Source document »

Example 4.7. Exporting data to a CSV file

csvExport('some_data', 'c:\\some_data.csv', deleteFile = 1, hasHeader = 1, dateFormat = 'MM-dd-yyyy')
            

Getting column list for a database table

The tableColumns command returns a list object with column names in the selected database table. If the specified table does not exist, an exception is thrown. The returned list is mutable.

Syntax:

tableColumns(alias.table)
  • table - the name of the table.

  • alias - the database alias

Example 4.8. Getting column list for a database table:

print tableColumns('iris')
>>> ['sepallength', 'sepalwidth', 'petallength', 'petalwidth', 'Class']
            

Deleting a database table

The tableDelete command deletes a database table. It returns 1 if the table existed, and 0 if not.

Syntax:

tableDelete(alias.table)
  • table - the name of the table.

  • alias - the database alias

Example 4.9. Deleting a database table:

tableDelete('some_table')
            

Checking for a database table existence.

The tableExists command checks whether a specified table exists and returns a boolean result.

Syntax:

tableExists(alias.table)
  • table - the name of the table.

  • alias - the database alias

Example 4.10. Checking the existence of a database table:

tableExists('some_table')

Dataset entries »
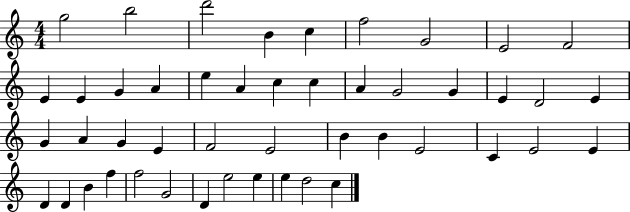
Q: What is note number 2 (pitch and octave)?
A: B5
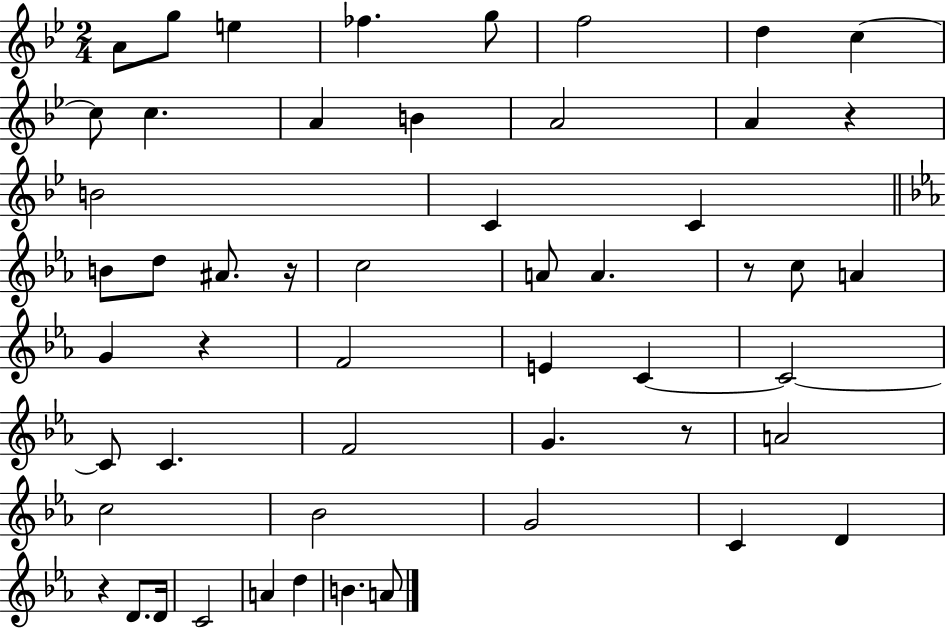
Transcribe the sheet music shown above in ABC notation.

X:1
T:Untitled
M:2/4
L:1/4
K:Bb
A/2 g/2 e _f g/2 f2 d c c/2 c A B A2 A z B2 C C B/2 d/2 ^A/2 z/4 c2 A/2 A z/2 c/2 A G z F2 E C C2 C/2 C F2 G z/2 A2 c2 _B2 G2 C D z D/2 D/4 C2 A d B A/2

What the task asks »
Return the passage of the table-command documentation starting with "tableDelete('some_table')" and going on through "tableExists(alias.table)", copied word for word. Rely only on the table-command documentation for what follows.

Solution »
tableDelete('some_table')
            

Checking for a database table existence.

The tableExists command checks whether a specified table exists and returns a boolean result.

Syntax:

tableExists(alias.table)